Het vermogen van de onderdrukking van de afstandsbediening systeem is aangetoond in twee verschillende benaderingen tot nu toe. In de eerste benadering, werden lac -onderdrukker bandplaatsen ingevoegd op de endogene promotor van het Dnmt1 -gen. In de tweede benadering, die wordt aanbevolen door dit protocol, werden de onderdrukker bandplaatsen ingevoegd in een stroomafwaartse intron om te voorkomen dat het potentiële risico van invloed op promotor functie door de invoegpositie en daarmee ter vereenvoudiging van de toepassing van de afstandsbediening systeem. Beide benaderingen resulteerde in de succesvolle onderdrukking (Figuur 2A, B en figuur 3A-C)10. Dnmt1 expressie werd onderdrukt tot 15% van de niet-gereglementeerde niveaus met behulp van de promotor gebaseerde benadering(Figuur 2). Deze strakke repressie ongedaan werd gemaakt op een dosis-afhankelijke manier door de behandeling van muizen met wisselende hoeveelheden van IPTG(Figuur 2). De waargenomen Dnmt1 repressie werd gevalideerd op het niveau van de eiwitten door immunokleuring (Figuur 2B). Wij deden niet waarnemen merkbaar verschil in Dnmt1 expressie tussen Dnmt1+/ + en Dnmt1LO/LO muizen, bevestigen dat onze lac exploitant invoeging normale promotor had niet worden verstoord functie10. De intron gebaseerde benadering bereikt meer dan 90% repressie van exploitanten gelegen verscheidene kilobases stroomafwaarts van de transcriptie start site door verzachtende transcriptie rek (Figuur 3A, B)10. Deze intron gebaseerde benadering was verder gevalideerd op zeven extra robuuste initiatiefnemers (Figuur 3C).
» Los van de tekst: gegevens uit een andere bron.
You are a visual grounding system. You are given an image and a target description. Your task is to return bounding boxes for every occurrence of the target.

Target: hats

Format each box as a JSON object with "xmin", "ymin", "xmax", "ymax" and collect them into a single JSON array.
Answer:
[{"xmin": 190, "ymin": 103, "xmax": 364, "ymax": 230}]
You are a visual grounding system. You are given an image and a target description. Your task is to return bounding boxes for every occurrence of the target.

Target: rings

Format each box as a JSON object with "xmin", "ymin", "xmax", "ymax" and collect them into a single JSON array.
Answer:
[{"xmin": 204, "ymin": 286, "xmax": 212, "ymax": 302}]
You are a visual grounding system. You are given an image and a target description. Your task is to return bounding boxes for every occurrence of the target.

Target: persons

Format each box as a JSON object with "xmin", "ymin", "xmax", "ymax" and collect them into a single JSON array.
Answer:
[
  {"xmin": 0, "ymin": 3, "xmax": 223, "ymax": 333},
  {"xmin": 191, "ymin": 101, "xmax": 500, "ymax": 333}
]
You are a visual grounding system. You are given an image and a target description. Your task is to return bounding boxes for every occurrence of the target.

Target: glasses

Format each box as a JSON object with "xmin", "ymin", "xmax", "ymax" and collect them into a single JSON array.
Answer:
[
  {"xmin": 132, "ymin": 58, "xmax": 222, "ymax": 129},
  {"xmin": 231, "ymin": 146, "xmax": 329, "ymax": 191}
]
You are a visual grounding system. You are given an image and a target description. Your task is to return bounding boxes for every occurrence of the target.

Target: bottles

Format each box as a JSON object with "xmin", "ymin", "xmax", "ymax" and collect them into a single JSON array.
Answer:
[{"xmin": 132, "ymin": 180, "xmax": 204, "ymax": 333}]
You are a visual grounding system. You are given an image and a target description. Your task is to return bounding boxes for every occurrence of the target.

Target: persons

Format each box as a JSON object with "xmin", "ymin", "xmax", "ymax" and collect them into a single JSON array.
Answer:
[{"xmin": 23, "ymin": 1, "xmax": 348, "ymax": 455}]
Steevast strakke onderdrukking werd uit alle van de initiatiefnemers getest bereikt. Geen correlatie tussen de ontwikkelingsniveaus van de resterende expressie en de sterke punten van de initiatiefnemers werd waargenomen, wat suggereert dat de capaciteit van de repressie van onze intron gebaseerde onderdrukking systeem groter is dan de transcriptionele potentie van alle van de robuuste initiatiefnemers we getest () Figuur 3 C).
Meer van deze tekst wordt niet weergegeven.